Start of SELECTED EXCERPT

Tuesday, June 22, 2010

Something's rotten in the Fifth Circuit

Today, Judge Martin Feldman, a U.S. District Court Judge for the Eastern District of Louisiana, sided with a drilling company which had argued that the Obama administration’s blanket, 6-month moratorium on deepwater drilling in the Gulf of Mexico was illegal. An article in Think Progress notes:
Like many judges presiding in the Gulf region, Feldman owns lots of energy stocks, including Transocean, Halliburton, and two of BP’s largest U.S. private shareholders — BlackRock (7.1%) and JP Morgan Chase (28.3%). Here’s a list of Feldman’s income in 2008 (amounts listed unless under $1,000):

BlackRock ($12000- $36000)
Ocean Energy ($1000 – $2500)
NGP Capital Resources ($1000 – $2500)
Quicksilver Resources ($5000 – $15000)
Hercules Offshore ($6000 – $17500)

End of SELECTED EXCERPT

» **YOUR OBJECTIVE**:
Extend the blog post on Judge Feldman's energy stock holdings, starting right after its last line.

Start of DATA

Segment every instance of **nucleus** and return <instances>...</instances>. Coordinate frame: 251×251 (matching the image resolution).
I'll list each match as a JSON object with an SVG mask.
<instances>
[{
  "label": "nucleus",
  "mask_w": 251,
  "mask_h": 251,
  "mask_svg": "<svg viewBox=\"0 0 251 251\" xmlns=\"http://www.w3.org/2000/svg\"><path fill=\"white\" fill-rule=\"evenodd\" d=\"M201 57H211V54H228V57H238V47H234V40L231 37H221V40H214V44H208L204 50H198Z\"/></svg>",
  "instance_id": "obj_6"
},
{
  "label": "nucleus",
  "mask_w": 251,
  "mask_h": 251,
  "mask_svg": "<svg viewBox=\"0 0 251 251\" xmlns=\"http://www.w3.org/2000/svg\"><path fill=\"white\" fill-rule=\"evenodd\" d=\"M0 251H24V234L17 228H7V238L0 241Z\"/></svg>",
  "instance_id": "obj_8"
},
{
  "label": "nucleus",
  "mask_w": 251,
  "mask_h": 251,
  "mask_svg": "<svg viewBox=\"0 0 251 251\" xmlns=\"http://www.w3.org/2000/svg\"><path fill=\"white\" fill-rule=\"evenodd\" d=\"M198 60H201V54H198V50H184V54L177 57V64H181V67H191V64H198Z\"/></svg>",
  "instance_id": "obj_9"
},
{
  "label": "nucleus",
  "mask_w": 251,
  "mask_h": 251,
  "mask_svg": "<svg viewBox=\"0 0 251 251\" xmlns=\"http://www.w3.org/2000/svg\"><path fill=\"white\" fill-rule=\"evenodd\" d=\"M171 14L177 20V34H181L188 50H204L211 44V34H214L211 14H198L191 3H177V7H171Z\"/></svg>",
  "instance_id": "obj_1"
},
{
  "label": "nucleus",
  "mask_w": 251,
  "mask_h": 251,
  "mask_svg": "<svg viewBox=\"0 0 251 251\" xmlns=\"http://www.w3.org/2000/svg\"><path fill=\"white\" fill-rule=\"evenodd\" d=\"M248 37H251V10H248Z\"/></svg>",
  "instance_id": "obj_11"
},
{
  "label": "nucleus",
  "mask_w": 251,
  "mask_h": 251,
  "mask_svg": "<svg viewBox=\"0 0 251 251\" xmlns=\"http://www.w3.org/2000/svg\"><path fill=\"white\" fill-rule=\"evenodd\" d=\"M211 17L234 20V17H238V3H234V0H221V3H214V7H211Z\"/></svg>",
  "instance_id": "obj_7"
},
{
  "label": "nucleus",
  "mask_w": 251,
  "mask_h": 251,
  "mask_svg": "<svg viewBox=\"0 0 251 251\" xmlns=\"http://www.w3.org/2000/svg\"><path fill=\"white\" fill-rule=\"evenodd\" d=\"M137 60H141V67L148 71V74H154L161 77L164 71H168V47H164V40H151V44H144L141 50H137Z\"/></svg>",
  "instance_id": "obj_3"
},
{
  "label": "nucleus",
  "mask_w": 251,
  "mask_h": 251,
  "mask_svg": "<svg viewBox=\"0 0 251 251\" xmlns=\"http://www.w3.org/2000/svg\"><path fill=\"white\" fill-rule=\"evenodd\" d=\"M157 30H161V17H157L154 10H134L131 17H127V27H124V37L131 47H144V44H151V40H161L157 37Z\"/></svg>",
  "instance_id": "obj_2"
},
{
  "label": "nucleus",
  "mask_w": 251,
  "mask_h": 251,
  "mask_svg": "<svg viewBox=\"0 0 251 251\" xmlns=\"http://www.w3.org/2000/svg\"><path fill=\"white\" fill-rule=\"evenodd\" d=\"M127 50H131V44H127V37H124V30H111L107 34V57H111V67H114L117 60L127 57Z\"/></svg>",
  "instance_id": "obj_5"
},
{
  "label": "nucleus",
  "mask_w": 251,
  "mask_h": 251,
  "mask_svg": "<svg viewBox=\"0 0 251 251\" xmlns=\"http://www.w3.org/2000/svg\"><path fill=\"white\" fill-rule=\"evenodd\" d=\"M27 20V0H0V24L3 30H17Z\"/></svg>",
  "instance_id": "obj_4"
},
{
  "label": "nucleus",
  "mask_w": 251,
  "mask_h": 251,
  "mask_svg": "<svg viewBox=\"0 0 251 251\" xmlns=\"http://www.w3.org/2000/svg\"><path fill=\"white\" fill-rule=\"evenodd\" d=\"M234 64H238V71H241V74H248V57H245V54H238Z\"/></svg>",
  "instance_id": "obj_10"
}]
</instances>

End of DATA

» **EXPECTED OUTPUT**:
Provident Energy
Peabody Energy
PenGrowth Energy
Atlas Energy Resources
Parker Drilling
TXCO Resources
EV Energy Partners
Rowan Companies
BPZ Resources
El Paso Corp
Chesapeake Energy
ATP Oil & Gas

In his opinion today, Feldman wrote, “Oil and gas production is quite simply elemental to Gulf communities.” Indeed, it is so elemental that the justice system is invested in the oil and gas industry. As TP’s Ian Millhiser has written, “Industry ties among federal judges are so widespread that they are beginning to endanger the courts’ ability to conduct routine business. Last month, so many members of the right-wing Fifth Circuit were forced to recuse themselves from an appeal against various energy and chemical companies that there weren’t enough untainted judges left to allow the court to hear the case.”
Yep. Without question, we're in trouble.